INTRODUCTION Static analysis is often used to detect security vulnerabilities in programs, because it enables a security analyst to reason about the program without executing it [1]. Security review tools usually scan the whole program to report the security vulnerabilities found in the code [2]. For PHP, many tools, such as Pixy [3], RIPS [4], PHPSAFE [5] and Weverca [6], have been developed to detect such vulnerabilities. However, certain features of PHP, such as include calls, dynamic arrays, and dynamic object-oriented programming (OOP) features, represent major challenges for these approaches. In particular, it is challenging for these tools to reason about the semantics of OOP features in PHP due to its object model. In PHP, object properties do not necessarily have to be declared before accessing them. Therefore, most PHP security tools either do not support (OOP) features in PHP, or partially provide some support at the cost of sacrificing precision and soundness. This limited support cripples the ability of such tools to detect vulnerabilities in a large class of PHP applications, going back to PHP 5 when OOP features were first introduced.

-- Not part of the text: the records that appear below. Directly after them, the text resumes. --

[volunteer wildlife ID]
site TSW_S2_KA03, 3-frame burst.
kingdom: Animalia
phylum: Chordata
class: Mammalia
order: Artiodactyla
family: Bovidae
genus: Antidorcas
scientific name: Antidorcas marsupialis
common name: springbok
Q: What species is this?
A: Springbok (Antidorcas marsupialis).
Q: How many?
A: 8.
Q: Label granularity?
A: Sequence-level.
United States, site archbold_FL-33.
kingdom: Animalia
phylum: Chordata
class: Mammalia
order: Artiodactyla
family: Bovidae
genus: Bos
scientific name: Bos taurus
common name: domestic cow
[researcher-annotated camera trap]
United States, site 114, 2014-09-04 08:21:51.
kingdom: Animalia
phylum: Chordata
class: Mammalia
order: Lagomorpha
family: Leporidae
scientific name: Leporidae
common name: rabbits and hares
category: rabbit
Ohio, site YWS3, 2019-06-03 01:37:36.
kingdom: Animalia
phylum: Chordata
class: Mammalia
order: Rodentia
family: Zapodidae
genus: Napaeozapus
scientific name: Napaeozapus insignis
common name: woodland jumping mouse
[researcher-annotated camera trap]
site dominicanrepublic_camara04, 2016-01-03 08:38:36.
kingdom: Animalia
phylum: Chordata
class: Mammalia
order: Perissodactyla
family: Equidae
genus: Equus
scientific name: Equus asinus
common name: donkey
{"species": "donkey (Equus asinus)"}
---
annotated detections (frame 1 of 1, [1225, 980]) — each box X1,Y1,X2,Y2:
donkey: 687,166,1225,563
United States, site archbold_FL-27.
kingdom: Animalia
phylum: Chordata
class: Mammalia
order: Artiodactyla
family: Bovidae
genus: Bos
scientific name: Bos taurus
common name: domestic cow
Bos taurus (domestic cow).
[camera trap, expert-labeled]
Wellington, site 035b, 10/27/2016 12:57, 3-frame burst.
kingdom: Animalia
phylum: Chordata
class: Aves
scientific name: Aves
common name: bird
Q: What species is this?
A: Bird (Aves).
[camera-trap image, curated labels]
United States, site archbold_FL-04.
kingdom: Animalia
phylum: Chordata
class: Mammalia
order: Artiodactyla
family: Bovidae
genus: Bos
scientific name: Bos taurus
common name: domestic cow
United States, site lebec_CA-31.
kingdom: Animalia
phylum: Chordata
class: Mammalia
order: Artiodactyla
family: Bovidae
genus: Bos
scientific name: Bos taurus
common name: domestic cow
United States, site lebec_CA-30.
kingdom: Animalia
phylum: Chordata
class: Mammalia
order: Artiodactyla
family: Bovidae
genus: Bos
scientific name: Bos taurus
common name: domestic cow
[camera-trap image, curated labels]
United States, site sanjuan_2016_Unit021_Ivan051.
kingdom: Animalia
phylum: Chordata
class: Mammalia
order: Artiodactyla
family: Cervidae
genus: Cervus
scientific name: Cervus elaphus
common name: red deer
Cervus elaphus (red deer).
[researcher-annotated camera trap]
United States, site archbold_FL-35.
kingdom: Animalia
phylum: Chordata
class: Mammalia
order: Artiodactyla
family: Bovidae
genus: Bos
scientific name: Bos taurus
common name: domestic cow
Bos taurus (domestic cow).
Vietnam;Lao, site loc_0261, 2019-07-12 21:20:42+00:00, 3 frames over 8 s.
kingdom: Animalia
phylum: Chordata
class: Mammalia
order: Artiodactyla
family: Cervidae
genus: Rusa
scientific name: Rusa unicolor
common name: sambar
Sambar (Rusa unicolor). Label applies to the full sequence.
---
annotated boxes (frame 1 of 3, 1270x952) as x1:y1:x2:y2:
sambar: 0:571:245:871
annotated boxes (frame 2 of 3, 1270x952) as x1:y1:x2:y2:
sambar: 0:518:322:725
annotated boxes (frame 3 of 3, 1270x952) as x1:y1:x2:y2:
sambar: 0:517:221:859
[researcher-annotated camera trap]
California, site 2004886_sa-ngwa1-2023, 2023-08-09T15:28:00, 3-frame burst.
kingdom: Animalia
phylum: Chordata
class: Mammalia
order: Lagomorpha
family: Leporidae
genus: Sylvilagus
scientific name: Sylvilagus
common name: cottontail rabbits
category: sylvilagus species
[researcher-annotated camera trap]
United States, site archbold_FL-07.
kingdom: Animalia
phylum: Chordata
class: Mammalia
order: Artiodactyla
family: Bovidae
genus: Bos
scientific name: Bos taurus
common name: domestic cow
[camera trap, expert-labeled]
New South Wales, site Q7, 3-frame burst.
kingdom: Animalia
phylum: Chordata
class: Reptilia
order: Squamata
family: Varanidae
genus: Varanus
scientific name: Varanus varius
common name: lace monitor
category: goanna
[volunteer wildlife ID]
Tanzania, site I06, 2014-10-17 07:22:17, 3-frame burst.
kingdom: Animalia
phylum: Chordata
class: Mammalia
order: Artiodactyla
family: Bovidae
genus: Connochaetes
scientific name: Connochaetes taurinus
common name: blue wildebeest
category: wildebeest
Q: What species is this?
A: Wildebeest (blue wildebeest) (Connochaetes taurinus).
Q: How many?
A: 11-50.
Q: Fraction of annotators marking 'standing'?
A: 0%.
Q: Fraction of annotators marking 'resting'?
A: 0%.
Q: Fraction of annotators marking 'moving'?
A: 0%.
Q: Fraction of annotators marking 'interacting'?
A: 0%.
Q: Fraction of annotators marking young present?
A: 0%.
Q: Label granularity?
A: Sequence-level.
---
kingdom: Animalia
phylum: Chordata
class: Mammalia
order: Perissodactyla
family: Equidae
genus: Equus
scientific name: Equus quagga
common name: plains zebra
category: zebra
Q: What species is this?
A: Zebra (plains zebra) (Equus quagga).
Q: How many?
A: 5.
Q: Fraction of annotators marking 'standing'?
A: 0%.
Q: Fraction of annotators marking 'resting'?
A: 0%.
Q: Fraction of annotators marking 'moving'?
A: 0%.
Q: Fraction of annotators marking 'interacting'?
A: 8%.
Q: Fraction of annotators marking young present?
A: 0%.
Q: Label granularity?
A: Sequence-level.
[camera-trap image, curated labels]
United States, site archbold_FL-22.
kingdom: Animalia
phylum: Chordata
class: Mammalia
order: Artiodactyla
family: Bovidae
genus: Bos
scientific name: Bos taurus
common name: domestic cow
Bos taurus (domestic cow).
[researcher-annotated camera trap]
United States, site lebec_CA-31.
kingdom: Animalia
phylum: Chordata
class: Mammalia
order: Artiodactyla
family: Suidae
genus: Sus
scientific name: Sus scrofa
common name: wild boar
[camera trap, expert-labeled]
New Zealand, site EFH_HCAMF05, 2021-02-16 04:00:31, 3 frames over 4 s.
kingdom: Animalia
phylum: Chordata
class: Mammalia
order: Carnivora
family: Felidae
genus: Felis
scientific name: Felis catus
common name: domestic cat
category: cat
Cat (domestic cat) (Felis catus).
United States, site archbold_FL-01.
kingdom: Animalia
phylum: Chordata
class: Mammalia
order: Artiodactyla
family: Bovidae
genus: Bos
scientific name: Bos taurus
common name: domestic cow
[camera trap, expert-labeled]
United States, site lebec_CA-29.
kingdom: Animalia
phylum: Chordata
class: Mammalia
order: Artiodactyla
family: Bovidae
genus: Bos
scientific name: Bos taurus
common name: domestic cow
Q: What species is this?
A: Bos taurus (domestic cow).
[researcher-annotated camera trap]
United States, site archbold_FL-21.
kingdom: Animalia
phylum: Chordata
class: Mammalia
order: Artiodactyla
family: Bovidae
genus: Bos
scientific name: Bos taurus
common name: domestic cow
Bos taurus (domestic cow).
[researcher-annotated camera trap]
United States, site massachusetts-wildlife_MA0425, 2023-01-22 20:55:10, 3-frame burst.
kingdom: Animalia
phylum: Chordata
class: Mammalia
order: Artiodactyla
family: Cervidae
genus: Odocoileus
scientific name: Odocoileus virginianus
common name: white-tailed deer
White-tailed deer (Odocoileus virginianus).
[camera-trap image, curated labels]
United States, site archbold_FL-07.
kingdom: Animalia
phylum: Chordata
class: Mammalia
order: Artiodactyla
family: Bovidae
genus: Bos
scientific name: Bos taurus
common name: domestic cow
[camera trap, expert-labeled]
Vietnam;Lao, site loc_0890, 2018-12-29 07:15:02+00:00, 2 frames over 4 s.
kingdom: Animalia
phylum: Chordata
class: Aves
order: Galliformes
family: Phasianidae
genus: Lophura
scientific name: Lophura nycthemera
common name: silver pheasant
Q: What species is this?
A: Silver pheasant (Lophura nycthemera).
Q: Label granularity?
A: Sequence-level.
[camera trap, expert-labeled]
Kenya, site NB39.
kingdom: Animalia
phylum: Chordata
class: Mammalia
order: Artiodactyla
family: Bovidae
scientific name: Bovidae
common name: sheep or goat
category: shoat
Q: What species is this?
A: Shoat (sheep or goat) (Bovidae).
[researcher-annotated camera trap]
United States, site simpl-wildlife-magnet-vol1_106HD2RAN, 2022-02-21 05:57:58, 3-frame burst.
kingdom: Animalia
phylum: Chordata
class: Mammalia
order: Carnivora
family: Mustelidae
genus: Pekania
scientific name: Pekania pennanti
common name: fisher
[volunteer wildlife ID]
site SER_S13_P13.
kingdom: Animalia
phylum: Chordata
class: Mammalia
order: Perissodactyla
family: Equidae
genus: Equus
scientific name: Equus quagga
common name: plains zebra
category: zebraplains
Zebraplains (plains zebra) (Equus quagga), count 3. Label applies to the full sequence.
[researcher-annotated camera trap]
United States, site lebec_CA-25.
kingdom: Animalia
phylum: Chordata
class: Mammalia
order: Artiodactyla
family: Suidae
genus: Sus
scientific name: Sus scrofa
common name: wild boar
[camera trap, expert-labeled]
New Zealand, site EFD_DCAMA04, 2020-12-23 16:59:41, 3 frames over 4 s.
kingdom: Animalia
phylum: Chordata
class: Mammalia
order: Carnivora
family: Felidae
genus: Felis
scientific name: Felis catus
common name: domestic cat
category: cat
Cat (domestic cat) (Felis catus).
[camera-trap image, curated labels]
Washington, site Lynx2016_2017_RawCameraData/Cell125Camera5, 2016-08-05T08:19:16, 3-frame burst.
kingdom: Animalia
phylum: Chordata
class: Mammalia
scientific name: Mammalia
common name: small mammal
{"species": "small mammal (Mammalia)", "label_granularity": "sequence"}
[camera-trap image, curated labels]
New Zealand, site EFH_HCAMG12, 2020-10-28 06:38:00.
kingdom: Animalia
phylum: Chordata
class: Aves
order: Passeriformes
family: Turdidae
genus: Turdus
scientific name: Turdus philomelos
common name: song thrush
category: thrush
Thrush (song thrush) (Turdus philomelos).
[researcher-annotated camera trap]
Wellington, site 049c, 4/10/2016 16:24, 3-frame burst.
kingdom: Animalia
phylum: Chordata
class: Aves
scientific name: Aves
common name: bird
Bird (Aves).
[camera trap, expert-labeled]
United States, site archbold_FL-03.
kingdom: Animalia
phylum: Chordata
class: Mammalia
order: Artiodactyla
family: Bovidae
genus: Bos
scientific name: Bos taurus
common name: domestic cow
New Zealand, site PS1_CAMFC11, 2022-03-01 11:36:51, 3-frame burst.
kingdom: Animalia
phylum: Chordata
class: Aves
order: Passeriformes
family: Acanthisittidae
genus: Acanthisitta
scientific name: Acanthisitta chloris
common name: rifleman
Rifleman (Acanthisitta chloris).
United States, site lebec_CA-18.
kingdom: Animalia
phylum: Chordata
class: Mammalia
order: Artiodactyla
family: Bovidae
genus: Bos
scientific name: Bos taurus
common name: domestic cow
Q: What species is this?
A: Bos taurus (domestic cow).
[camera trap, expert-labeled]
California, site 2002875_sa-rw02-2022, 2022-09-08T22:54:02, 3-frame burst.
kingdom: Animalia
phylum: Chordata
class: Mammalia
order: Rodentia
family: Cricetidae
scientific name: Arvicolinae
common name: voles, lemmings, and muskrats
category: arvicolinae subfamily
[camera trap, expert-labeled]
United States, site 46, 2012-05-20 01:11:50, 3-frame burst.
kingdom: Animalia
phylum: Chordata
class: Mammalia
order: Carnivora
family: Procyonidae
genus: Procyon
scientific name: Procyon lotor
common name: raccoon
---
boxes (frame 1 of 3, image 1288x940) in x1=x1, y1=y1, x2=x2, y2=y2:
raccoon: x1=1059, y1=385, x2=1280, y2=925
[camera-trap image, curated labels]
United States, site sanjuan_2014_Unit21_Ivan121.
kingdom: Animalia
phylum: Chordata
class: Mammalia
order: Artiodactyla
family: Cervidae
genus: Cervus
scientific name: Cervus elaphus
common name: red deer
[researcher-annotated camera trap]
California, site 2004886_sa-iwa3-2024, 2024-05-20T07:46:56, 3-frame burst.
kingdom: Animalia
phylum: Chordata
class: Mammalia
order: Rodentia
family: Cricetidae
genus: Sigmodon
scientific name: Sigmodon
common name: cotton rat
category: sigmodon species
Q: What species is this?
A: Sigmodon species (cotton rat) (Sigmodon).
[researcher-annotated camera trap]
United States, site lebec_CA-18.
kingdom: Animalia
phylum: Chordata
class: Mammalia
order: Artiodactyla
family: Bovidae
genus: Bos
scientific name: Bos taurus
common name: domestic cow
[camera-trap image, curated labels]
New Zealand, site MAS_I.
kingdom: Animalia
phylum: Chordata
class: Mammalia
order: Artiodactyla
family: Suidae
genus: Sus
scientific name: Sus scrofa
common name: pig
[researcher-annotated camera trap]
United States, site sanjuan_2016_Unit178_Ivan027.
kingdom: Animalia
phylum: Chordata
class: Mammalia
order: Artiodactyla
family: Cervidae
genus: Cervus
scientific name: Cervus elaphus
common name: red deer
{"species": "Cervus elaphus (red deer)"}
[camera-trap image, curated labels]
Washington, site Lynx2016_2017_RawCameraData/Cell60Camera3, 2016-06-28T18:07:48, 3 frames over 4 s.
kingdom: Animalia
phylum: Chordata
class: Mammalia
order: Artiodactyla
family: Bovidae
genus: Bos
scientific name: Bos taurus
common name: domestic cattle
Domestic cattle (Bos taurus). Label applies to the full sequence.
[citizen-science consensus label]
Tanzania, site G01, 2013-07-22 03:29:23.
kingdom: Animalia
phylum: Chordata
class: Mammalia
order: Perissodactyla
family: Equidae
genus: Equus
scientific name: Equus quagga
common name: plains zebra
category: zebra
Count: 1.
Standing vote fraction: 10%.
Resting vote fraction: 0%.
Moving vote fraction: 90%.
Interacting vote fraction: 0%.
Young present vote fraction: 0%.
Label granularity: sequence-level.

In this paper, we present OOPIXY, a static analysis tool that detects security vulnerabilities in PHP programs that use OOP features. OOPIXY uses interprocedural data-flow analysis [7] to track values of variables and analyze dynamic data structures such as objects and arrays. OOPIXY reports various types of security vulnerabilities, including cross-site scripting (XSS) [8], SQL injection [9], remote code execution, remote command execution, and XPath injection [10]. OOPIXY extends the open-source static code scanner Pixy [3] by providing OOP support. This support enables OOPIXY to analyze more recent PHP programs (PHP 5 and onward), while the original PIXY analyzers only supports PHP 4. Moreover, OOPIXY can detect a wider range of vulnerabilities compared to PIXY that can only detect XSS and SQL injection vulnerabilities. To evaluate OOPIXY, we conducted two experiments, one using micro benchmarks, and the other is a case study of analyzing real-world open-source PHP applications. Our implementation also provides a convenient visualization of the detected vulnerabilities.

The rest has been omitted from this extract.